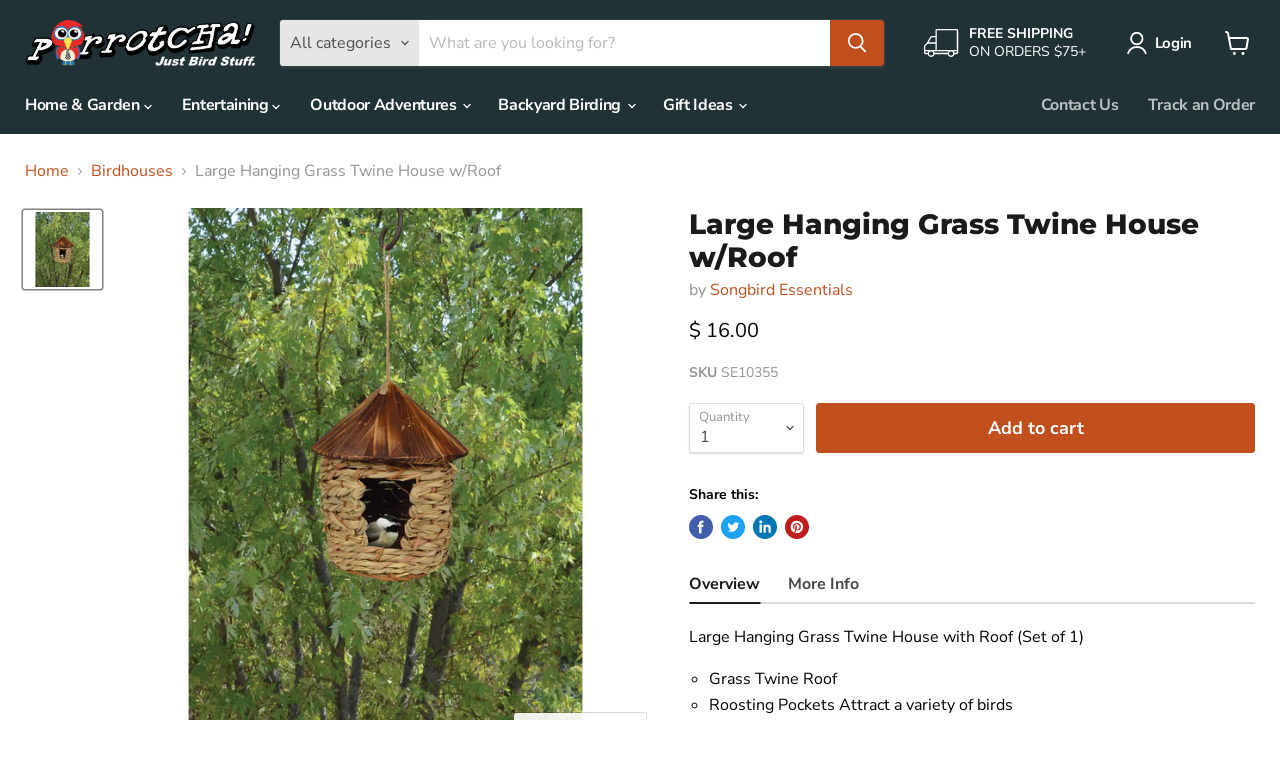

--- FILE ---
content_type: text/html; charset=utf-8
request_url: https://www.parrotcha.com/collections/all/products/large-hanging-grass-twine-house-wroof?view=_recently-viewed
body_size: 1006
content:


















  











<li
  class="productgrid--item  imagestyle--natural        product-recently-viewed-card  "
  data-product-item
  data-product-quickshop-url="/collections/all/products/large-hanging-grass-twine-house-wroof"
  data-quickshop-hash="610e4641d1db6be68cd40c15b2302a3c57331d46c50516af179f6e32ba21517d"
  
    data-recently-viewed-card
  
>
  <div class="productitem" data-product-item-content>
    <div class="product-recently-viewed-card-time" data-product-handle="large-hanging-grass-twine-house-wroof">
      <button
        class="product-recently-viewed-card-remove"
        aria-label="close"
        data-remove-recently-viewed
      >
        <svg
  aria-hidden="true"
  focusable="false"
  role="presentation"
  width="10"
  height="10"
  viewBox="0 0 10 10"
  xmlns="http://www.w3.org/2000/svg"
>
  <path d="M6.08785659,5 L9.77469752,1.31315906 L8.68684094,0.225302476 L5,3.91214341 L1.31315906,0.225302476 L0.225302476,1.31315906 L3.91214341,5 L0.225302476,8.68684094 L1.31315906,9.77469752 L5,6.08785659 L8.68684094,9.77469752 L9.77469752,8.68684094 L6.08785659,5 Z"></path>
</svg>
      </button>
    </div>
    <a
      class="productitem--image-link"
      href="/collections/all/products/large-hanging-grass-twine-house-wroof"
      tabindex="-1"
      data-product-page-link
    >
      <figure class="productitem--image" data-product-item-image>
        
          
          

  
    <noscript data-rimg-noscript>
      <img
        
          src="//www.parrotcha.com/cdn/shop/products/SE10355_13c3eda0-d085-4ba0-be1e-65221a45e75b_512x512.jpg?v=1614227573"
_ _ _ _
◆ THE TASK: Please return the material above unchanged, with every picture removed.

◆ EXERCISE ANSWER:
--- FILE ---
content_type: text/html; charset=utf-8
request_url: https://www.parrotcha.com/collections/all/products/large-hanging-grass-twine-house-wroof?view=_recently-viewed
body_size: 1006
content:


















  











<li
  class="productgrid--item  imagestyle--natural        product-recently-viewed-card  "
  data-product-item
  data-product-quickshop-url="/collections/all/products/large-hanging-grass-twine-house-wroof"
  data-quickshop-hash="610e4641d1db6be68cd40c15b2302a3c57331d46c50516af179f6e32ba21517d"
  
    data-recently-viewed-card
  
>
  <div class="productitem" data-product-item-content>
    <div class="product-recently-viewed-card-time" data-product-handle="large-hanging-grass-twine-house-wroof">
      <button
        class="product-recently-viewed-card-remove"
        aria-label="close"
        data-remove-recently-viewed
      >
        <svg
  aria-hidden="true"
  focusable="false"
  role="presentation"
  width="10"
  height="10"
  viewBox="0 0 10 10"
  xmlns="http://www.w3.org/2000/svg"
>
  <path d="M6.08785659,5 L9.77469752,1.31315906 L8.68684094,0.225302476 L5,3.91214341 L1.31315906,0.225302476 L0.225302476,1.31315906 L3.91214341,5 L0.225302476,8.68684094 L1.31315906,9.77469752 L5,6.08785659 L8.68684094,9.77469752 L9.77469752,8.68684094 L6.08785659,5 Z"></path>
</svg>
      </button>
    </div>
    <a
      class="productitem--image-link"
      href="/collections/all/products/large-hanging-grass-twine-house-wroof"
      tabindex="-1"
      data-product-page-link
    >
      <figure class="productitem--image" data-product-item-image>
        
          
          

  
    <noscript data-rimg-noscript>
      <img
        
          src="//www.parrotcha.com/cdn/shop/products/SE10355_13c3eda0-d085-4ba0-be1e-65221a45e75b_512x512.jpg?v=1614227573"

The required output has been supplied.